“If you want something done, get a busy person to do it.” Few people validate the truth behind this adage better than David Jordan, senior partner at Stoel Rives. Uniquely qualified to pile his proverbial plate high, Jordan is blessed not only with a keen mind, robust drive, and agile adaptability, but also has the moral substance that compels him to offer help where needed. Fortunately, as he says, he’s also blessed with a constitution that is “resistant to stress.”
David Jordan’s undaunting desire to embrace multiple enterprises is not something new. Even in college, it wasn’t enough to secure one degree; he double majored in psychology and political science, graduating cum laude. Then, taking the advice and following in the footsteps of his older brother, Jordan continued on to law school at Vanderbilt University, where he served on the editorial board of the law review and was named to the Order of the Coif. Most young law students are thrilled to be proffered one clerkship, but Jordan had two prime offers on the table. One was a clerkship with a sixth circuit judge and the other with a district court judge.
“I was pretty confident at that point that I wanted to be a trial lawyer,” he says, “so I preferred to clerk at the district court level because I wanted that courtroom experience.”
It was considered a rather unorthodox decision, particularly by the judge whom he graciously declined. Nonetheless, the rewards were threefold for Jordan. He enjoyed ample courtroom experience, found an amazing mentor and friend in the legendary Judge Robert McRae Jr. and met his future wife. And he was just warming up.
While Jordan spent a significant portion of his childhood in West Point, New York where his father, a military officer was a professor at the acclaimed academy, there were also the intermittent moves characteristic of army life. At age 11, he found himself in India, which he happily recalls as “a great adventure,” and in junior high the family called Washington, D.C. home for a while. They returned to West Point in time for Jordan to graduate high school, then he was off to Maine to attend Bowdoin College, and finally to Tennessee for law school. In the middle of his education, Jordan took two years to serve as a LDS missionary in Rio de Janeiro, Brazil. So, when it came time to choose where to begin building his practice, Jordan felt no strong ties to any particular locale. He says the decision was easy though, and chose Salt Lake City to plant roots for himself and his future family.
There was one more enticement drawing him to the “City of the Saints,” and that was his lovely fiancée Holly Garrett, who was a student at BYU at the time.
“We continued our courtship,” he acknowledges with a smile. “I moved out here in September 1980 and we were married in December of that year.”
LABOR OF LOVE
David Jordan has enjoyed not only a full and rewarding career of more than three decades, but he’s generously and unstintingly given of his time and expertise.

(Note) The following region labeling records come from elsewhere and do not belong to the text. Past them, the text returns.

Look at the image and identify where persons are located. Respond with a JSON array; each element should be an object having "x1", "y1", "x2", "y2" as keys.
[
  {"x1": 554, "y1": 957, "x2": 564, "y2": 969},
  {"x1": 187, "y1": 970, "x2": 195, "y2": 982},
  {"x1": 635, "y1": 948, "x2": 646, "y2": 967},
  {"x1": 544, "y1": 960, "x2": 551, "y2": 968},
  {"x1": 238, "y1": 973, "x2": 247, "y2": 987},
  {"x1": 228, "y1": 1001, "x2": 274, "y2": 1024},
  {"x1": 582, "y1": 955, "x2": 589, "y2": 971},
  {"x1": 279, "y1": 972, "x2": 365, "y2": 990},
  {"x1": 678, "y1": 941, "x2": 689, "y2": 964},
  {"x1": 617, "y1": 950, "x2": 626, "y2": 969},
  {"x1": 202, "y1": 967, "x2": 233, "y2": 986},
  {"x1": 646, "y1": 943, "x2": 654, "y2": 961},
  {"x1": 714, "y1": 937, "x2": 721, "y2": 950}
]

Over the years, he has served as administrative law judge for the Utah Procurement Appeals Board (1986-91), a member of the Sutherland Inn of Court II (1986-90), and as chair of the board of trustees of Southern Utah University (1989-91).
Then, in 1991 he was tapped for an even higher calling by then President George H.W. Bush, to serve as United States Attorney for the District of Utah.
“Coming to understand the criminal side of the law, and trying criminal cases was a very enjoyable experience,” he says. “Also, having the opportunity to serve almost my entire tenure on the attorney general’s advisory committee in Washington, D.C. was exciting and an honor. I worked with some wonderful people – Jeff Sessions, now U.S. Attorney General; Mike Chertoff, former Secretary of Homeland Security; and others who have gone on to do great things.
“One of the most enlightening facets of that experience was discovering that the closer you get to the Justice Department, the better you feel about the institution with which we were all associated.”
Jordan has continued his public service as a member and chair of the board of regents of the Utah Higher Education System and Judicial Performance Evaluation Commission. He currently serves as a member of Utah’s Judicial Performance Evaluation Commission which evaluates all state judges for retention.
Jordan’s contributions extend even beyond these shores. In 2012, at the height of his practice, he was called by the LDS Church to serve as mission president in London. Overseeing approximately 260 missionaries, he and his wife lived in England for the next three years.
“It was an incredible experience,” he says, “and I actually returned reinvigorated and even more excited about my practice. Stoel Rives was just incredible, and completely supportive. I not only had my job when I returned, I had my same office, assistant and parking place!”
There is one other passion in which David Jordan has continued to indulge, and that is lacrosse. “I played in high school and college,” he says, “and have never lost my love for the game,” and over the years have coached at the high school level.